思路:实质是要求所有点的距离差的和,先排序,假设第 i 头牛发出的声音是 ans[i] ,第 i 头牛的坐标是 cow[i],则两头牛的距离是 cow[i]-cow[i-1],简单推导可以知道第 i 头牛向其前 i-1 头发出的声音都要比 i-1 少一个单位距离,即:ans[i]=ans[i-1] +(cow[i]-cow[i-1])*(i-1) ,同理,第 i 头牛向其后 i+1 头牛发出的声音都要比 i-1 多一个单位距离,也即:ans[i]=ans[i+1] + i*(cow[i+1]-cow[i)*(n-i)
由于数据范围很大,注意使用 long long
Source Program
#include<iostream>
#include<cstdio>
#include<cstring>
#include<cmath>
#include<algorithm>
#include<string>
#include<cstdlib>
#include<queue>
#include<set>
#include<map>
#include<stack>
#include<vector>
#define INF 0x3f3f3f3f
#define PI acos(-1.0)
#define N 10001
#define MOD 123
#define E 1e-6
using namespace std;
long long ans[N],cow[N];
int main()
{
int n;
scanf("%d",&n);
for(int i=1;i<=n;i++)
scanf("%d",&cow[i]);
sort(cow+1,cow+n+1);
long long sum=0;
ans[1]=0;
for(int i=2;i<=n;i++)
{
ans[i]=ans[i-1]+(cow[i]-cow[i-1])*(i-1);
sum+=ans[i];
}
ans[n]=0;
for(int i=n-1;i>=1;i--)
{
ans[i]=ans[i+1]+(cow[i+1]-cow[i])*(n-i);
sum+=ans[i];
}
printf("%lld\n",sum);
return 0;
}
· · · ·
- 任务要求 -
把上面解题文字中从“思路:实质是要求所有点的距离差的和,先排序,假设第 i 头牛发出的声音是”起、到“多一个单位距离,也即:ans[i]=ans[i+1] + i*(cow[i+1]-cow[i)*(n-i)”止的那一段重写一遍，并将其中的“声音”改为“叫声”。
· · · ·
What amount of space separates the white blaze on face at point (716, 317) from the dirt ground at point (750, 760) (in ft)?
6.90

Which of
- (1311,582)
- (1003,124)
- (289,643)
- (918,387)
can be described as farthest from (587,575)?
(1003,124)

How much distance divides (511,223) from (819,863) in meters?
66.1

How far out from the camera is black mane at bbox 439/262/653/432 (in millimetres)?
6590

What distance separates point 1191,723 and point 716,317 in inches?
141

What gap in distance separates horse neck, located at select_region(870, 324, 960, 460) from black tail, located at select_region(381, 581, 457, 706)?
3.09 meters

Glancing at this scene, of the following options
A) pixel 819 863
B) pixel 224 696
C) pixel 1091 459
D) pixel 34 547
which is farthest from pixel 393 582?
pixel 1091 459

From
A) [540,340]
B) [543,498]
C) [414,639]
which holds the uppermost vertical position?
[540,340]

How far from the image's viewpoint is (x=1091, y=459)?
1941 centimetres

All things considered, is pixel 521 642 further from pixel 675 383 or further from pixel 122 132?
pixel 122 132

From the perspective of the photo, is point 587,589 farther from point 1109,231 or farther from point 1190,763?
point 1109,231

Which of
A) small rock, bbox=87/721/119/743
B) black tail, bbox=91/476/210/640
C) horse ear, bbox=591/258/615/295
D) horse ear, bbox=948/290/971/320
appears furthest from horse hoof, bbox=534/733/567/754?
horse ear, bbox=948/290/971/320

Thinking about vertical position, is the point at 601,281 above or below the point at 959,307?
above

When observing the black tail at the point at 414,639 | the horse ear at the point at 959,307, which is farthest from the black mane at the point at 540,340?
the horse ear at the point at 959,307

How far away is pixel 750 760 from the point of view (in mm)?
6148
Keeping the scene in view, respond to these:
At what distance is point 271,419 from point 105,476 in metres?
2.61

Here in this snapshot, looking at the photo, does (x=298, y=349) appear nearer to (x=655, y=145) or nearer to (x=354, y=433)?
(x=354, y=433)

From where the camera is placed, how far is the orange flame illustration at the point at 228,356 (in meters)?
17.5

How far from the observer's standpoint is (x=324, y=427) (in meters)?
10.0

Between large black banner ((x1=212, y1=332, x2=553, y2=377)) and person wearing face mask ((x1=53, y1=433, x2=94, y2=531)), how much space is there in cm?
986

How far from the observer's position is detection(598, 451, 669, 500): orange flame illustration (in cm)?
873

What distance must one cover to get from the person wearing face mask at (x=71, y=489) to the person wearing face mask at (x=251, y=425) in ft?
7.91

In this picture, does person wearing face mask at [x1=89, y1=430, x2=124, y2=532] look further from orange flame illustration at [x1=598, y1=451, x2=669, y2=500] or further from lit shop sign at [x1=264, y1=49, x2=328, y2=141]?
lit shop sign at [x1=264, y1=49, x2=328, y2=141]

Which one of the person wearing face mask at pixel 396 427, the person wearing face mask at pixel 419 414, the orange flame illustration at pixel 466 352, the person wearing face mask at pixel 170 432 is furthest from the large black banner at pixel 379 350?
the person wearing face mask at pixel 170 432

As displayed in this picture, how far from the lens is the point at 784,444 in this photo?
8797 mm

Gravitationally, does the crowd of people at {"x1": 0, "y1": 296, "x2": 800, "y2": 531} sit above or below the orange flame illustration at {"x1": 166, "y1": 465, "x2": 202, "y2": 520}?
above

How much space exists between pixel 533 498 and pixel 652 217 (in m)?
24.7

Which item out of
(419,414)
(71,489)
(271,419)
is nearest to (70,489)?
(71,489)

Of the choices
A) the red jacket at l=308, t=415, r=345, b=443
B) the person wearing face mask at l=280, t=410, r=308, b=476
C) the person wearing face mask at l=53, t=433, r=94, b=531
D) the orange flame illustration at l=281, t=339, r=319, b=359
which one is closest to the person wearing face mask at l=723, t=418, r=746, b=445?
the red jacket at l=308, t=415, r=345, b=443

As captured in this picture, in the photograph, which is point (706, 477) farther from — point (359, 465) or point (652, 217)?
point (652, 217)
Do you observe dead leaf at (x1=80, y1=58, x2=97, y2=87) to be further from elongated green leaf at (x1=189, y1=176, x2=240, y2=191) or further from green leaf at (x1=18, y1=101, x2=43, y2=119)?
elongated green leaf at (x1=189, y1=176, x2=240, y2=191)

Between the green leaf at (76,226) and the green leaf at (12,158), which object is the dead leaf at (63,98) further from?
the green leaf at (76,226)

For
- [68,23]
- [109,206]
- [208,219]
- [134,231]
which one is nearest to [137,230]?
· · · ·
- 任务解答 -
思路:实质是要求所有点的距离差的和,先排序,假设第 i 头牛发出的叫声是 ans[i] ,第 i 头牛的坐标是 cow[i],则两头牛的距离是 cow[i]-cow[i-1],简单推导可以知道第 i 头牛向其前 i-1 头发出的叫声都要比 i-1 少一个单位距离,即:ans[i]=ans[i-1] +(cow[i]-cow[i-1])*(i-1) ,同理,第 i 头牛向其后 i+1 头牛发出的叫声都要比 i-1 多一个单位距离,也即:ans[i]=ans[i+1] + i*(cow[i+1]-cow[i)*(n-i)